Задание A => Перепишите без изменений часть отрывка о Нана-Саибе от "Можно наверное сказать, что" до "первым его побуждением.".
Задание B => Какая империя, согласно отрывку о Нана-Саибе, снова водворилась бы в Индии, если бы его планы удались?

Фрагмент источника =>
■ ■ ■

Можно наверное сказать, что Нана-Саибом, как и всеми главными заговорщиками, гораздо более руководило чувство мести и ненависти к англичанам, чем надежда на политический переворот. Конечно, если бы планы Нана-Саиба удались, то в Индии снова водворилась бы Могульская и Махратская империя. Но чувство ненасытной мести, страстное желание обесчестить Англию в лице её знатнейших жён и дочерей, обесчестить так, чтобы (по словам передававшего нам эти подробности) «бесчестие это сделалось историческим, и предание страны воспевало бы справедливую месть Махратского принца до будущей пралайи», было главным и первым его побуждением.

■ ■ ■

Исходные данные =>
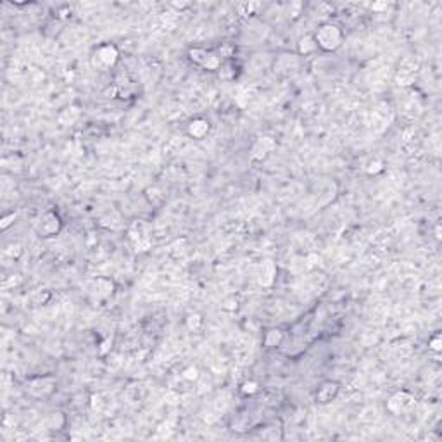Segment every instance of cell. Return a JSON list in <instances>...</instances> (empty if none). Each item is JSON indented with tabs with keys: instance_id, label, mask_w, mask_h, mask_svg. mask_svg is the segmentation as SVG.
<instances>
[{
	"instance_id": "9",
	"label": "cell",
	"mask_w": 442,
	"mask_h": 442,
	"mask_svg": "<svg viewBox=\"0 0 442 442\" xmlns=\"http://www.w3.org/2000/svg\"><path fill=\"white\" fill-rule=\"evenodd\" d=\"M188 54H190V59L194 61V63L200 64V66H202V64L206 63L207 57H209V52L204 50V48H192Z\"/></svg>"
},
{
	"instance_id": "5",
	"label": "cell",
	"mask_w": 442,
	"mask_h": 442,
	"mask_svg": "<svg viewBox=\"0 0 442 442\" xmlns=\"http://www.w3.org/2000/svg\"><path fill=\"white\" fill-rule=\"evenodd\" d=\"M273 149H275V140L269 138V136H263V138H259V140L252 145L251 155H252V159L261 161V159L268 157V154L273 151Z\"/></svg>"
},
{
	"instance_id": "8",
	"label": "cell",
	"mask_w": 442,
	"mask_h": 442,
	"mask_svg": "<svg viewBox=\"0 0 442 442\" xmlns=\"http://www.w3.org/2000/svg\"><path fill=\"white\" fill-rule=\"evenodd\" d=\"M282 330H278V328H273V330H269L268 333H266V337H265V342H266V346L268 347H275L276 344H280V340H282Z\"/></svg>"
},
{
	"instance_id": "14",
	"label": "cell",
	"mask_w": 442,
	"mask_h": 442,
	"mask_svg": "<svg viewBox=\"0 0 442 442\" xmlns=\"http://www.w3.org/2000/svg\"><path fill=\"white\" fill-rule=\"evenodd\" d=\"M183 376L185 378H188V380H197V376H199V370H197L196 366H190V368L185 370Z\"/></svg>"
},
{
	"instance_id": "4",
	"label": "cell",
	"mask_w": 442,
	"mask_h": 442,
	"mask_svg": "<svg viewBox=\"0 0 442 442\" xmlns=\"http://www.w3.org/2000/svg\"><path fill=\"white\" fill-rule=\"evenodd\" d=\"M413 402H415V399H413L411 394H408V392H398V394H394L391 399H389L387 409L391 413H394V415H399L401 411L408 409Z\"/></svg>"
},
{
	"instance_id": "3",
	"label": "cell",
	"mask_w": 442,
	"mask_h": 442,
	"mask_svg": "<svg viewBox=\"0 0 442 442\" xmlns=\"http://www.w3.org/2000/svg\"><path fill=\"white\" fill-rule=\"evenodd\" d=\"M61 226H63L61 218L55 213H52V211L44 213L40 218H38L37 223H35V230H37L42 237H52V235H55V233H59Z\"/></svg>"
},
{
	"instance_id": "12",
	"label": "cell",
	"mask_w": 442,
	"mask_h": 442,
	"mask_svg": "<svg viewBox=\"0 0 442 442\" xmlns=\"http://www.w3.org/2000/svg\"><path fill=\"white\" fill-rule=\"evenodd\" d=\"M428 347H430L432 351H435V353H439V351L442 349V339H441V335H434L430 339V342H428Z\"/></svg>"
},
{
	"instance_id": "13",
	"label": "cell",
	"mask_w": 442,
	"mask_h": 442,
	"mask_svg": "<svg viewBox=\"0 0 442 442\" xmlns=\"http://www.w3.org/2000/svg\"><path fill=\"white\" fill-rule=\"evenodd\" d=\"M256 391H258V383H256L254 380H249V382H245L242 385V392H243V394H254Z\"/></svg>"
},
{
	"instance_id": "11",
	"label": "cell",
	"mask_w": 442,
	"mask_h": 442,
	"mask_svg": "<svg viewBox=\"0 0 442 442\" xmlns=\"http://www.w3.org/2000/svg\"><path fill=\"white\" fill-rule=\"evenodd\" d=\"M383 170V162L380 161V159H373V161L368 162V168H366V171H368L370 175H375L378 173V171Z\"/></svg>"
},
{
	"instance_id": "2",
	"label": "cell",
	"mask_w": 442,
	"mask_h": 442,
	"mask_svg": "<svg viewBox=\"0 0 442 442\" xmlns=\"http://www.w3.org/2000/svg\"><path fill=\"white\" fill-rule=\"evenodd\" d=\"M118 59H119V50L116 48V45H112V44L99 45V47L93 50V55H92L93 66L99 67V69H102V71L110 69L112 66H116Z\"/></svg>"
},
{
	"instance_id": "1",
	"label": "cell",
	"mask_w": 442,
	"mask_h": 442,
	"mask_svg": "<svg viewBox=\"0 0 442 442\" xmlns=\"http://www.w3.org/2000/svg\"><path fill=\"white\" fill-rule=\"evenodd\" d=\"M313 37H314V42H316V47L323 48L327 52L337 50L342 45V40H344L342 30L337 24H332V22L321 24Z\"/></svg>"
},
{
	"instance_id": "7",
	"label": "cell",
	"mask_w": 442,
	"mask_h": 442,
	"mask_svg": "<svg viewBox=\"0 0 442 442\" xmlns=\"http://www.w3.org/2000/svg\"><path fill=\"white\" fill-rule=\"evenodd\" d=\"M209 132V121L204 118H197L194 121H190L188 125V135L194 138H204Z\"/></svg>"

■ ■ ■

Письменное решение A =>
Можно наверное сказать, что Нана-Саибом, как и всеми главными заговорщиками, гораздо более руководило чувство мести и ненависти к англичанам, чем надежда на политический переворот. Конечно, если бы планы Нана-Саиба удались, то в Индии снова водворилась бы Могульская и Махратская империя. Но чувство ненасытной мести, страстное желание обесчестить Англию в лице её знатнейших жён и дочерей, обесчестить так, чтобы (по словам передававшего нам эти подробности) «бесчестие это сделалось историческим, и предание страны воспевало бы справедливую месть Махратского принца до будущей пралайи», было главным и первым его побуждением.

Письменное решение B => Могульская и Махратская империя.